=== Fragment tekstu ===
>>>>>
Ubiegły sezon pod kątem rywalizacji zawodników do lat 21, zarówno w kraju jak i za granicą został zdeklasowany przez Jakuba Miśkowiaka. Młodzieżowiec Eltrox Włókniarza Częstochowa wywalczył po raz drugi w swojej karierze MIMP oraz okazał się być najskuteczniejszym juniorem całej PGE Ekstraligi. Na domiar tego 20-latek nie znalazł sobie równych także w rywalizacji o IMŚJ, stając się piętnastym polskim zdobywcą tego trofeum w historii.
Ostatnie lata w sferze walki młodzieżowców w sposób nie pozostawiający złudzeń na arenie międzynarodowej zdominowali Polacy. Historia pokazuje, iż pozostanie jednym z najlepszych zawodników do 21 lat w PGE Ekstralidze jest niemalże równoznaczne z walką o najwyższe cele młodzieżowe na świecie.
<<<<<
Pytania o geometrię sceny
>>>>>
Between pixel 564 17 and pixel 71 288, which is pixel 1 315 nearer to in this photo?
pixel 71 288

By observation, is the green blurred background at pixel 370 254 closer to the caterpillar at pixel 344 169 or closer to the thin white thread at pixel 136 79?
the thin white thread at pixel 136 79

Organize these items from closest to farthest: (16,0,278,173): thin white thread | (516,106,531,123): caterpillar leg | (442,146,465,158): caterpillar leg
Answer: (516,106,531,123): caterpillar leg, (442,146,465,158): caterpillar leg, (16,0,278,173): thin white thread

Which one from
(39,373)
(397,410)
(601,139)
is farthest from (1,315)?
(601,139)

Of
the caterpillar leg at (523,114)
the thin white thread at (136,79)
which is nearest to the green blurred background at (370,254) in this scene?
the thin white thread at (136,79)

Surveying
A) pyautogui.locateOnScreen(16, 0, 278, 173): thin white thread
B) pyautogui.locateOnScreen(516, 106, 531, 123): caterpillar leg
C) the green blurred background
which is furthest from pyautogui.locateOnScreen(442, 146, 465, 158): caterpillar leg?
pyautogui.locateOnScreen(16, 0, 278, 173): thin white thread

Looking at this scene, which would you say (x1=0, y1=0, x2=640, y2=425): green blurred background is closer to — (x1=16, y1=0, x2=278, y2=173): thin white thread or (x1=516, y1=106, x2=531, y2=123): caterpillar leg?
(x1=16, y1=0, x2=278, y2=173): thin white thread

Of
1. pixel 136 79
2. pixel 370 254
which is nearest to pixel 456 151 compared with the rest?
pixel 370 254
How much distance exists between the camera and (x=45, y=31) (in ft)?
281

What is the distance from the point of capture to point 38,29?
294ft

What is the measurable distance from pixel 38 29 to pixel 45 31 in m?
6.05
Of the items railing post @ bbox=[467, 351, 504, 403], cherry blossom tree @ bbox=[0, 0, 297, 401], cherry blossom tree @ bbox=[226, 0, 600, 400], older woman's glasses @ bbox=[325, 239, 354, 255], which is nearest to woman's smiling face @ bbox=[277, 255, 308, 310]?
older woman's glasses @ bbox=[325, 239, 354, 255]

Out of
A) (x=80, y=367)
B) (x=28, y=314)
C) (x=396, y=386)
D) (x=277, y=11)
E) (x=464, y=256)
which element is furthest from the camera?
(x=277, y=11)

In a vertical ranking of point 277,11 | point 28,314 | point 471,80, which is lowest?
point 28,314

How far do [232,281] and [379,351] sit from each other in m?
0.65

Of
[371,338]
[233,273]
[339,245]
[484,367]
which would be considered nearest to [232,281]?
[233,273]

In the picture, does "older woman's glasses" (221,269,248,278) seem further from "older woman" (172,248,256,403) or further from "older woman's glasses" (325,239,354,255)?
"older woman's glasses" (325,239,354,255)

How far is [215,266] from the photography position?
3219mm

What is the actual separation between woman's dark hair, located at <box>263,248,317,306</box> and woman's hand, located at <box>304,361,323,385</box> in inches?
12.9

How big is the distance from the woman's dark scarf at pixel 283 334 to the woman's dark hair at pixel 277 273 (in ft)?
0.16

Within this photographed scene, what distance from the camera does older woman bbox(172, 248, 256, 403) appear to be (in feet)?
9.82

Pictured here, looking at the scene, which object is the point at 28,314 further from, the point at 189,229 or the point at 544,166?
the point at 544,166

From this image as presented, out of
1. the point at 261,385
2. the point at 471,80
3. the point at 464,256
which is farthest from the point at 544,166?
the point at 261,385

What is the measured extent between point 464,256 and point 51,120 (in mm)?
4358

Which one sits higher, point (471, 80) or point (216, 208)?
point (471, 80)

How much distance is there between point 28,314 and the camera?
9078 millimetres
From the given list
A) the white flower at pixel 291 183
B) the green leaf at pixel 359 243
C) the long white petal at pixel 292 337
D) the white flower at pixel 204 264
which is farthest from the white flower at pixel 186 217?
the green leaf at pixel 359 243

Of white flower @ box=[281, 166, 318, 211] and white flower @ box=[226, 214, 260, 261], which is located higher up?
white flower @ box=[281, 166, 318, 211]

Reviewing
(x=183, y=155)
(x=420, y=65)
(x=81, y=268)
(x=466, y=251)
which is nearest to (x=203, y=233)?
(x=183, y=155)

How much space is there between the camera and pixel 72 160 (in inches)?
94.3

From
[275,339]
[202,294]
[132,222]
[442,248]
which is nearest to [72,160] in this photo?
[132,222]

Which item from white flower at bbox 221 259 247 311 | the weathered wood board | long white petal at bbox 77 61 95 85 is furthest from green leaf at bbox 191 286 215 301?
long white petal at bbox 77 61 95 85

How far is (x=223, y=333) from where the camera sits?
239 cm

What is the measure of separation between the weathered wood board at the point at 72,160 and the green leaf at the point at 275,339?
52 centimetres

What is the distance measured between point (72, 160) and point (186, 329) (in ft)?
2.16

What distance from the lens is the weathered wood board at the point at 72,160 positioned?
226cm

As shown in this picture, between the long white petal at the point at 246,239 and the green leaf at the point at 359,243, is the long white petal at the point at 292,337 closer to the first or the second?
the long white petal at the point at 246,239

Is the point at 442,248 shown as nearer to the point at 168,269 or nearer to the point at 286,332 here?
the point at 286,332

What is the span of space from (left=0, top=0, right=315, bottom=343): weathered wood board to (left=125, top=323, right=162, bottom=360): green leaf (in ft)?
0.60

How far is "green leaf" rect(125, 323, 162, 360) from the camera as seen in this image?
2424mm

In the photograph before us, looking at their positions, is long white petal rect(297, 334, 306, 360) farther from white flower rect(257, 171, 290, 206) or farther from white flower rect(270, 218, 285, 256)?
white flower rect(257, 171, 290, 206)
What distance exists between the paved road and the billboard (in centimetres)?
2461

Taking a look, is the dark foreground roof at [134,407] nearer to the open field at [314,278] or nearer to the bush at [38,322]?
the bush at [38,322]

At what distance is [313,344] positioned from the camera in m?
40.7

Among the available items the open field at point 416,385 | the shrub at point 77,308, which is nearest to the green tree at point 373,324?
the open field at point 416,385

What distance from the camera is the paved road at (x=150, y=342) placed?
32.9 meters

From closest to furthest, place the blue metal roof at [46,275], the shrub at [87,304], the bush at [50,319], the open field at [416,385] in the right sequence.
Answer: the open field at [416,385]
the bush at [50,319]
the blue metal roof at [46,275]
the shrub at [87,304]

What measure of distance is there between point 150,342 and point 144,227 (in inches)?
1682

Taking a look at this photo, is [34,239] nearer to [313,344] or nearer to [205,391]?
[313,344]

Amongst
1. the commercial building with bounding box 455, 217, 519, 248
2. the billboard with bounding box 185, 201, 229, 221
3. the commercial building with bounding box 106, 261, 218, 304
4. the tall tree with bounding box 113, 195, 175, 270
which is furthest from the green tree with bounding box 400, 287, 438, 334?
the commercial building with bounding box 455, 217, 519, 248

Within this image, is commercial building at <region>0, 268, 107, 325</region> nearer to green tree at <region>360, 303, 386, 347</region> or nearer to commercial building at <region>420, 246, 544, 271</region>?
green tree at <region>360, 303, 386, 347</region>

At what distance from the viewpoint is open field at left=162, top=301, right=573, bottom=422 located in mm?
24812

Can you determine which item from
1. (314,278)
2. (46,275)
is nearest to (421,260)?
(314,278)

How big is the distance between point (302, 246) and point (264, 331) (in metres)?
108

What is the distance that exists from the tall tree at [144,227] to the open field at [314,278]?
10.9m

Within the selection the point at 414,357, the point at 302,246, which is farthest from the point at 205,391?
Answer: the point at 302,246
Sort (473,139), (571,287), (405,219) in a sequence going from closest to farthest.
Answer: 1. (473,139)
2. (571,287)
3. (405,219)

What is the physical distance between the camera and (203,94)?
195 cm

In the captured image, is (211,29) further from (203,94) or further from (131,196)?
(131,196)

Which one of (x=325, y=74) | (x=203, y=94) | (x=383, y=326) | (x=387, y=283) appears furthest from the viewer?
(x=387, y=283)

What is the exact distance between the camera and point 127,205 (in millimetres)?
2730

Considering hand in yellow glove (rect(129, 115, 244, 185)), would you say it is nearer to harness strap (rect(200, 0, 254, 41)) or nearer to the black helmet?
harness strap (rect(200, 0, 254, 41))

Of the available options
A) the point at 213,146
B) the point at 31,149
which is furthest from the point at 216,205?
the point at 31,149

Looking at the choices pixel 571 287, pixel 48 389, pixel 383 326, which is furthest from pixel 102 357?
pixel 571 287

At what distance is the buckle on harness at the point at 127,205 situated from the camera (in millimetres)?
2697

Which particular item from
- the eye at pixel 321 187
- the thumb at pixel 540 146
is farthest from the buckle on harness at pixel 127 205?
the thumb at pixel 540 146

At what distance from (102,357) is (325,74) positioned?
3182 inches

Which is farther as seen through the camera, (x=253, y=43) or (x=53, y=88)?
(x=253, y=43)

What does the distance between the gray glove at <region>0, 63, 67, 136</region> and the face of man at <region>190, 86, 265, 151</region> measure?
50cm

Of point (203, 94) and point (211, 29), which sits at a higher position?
<<<<<
=== Cele ===
(a) Należy przepisać całość fragmentu tekstu od słów „Ubiegły sezon pod” aż do słów „młodzieżowe na świecie.”, zastępując „20-latek” słowem „zawodnik”.
(b) Proszę wymienić wszystkie rozgrywki, które fragment tekstu przywołuje z nazwy lub skrótu.

=== Odpowiedzi ===
(a)
Ubiegły sezon pod kątem rywalizacji zawodników do lat 21, zarówno w kraju jak i za granicą został zdeklasowany przez Jakuba Miśkowiaka. Młodzieżowiec Eltrox Włókniarza Częstochowa wywalczył po raz drugi w swojej karierze MIMP oraz okazał się być najskuteczniejszym juniorem całej PGE Ekstraligi. Na domiar tego zawodnik nie znalazł sobie równych także w rywalizacji o IMŚJ, stając się piętnastym polskim zdobywcą tego trofeum w historii.
Ostatnie lata w sferze walki młodzieżowców w sposób nie pozostawiający złudzeń na arenie międzynarodowej zdominowali Polacy. Historia pokazuje, iż pozostanie jednym z najlepszych zawodników do 21 lat w PGE Ekstralidze jest niemalże równoznaczne z walką o najwyższe cele młodzieżowe na świecie.

(b) MIMP, PGE Ekstraliga, IMŚJ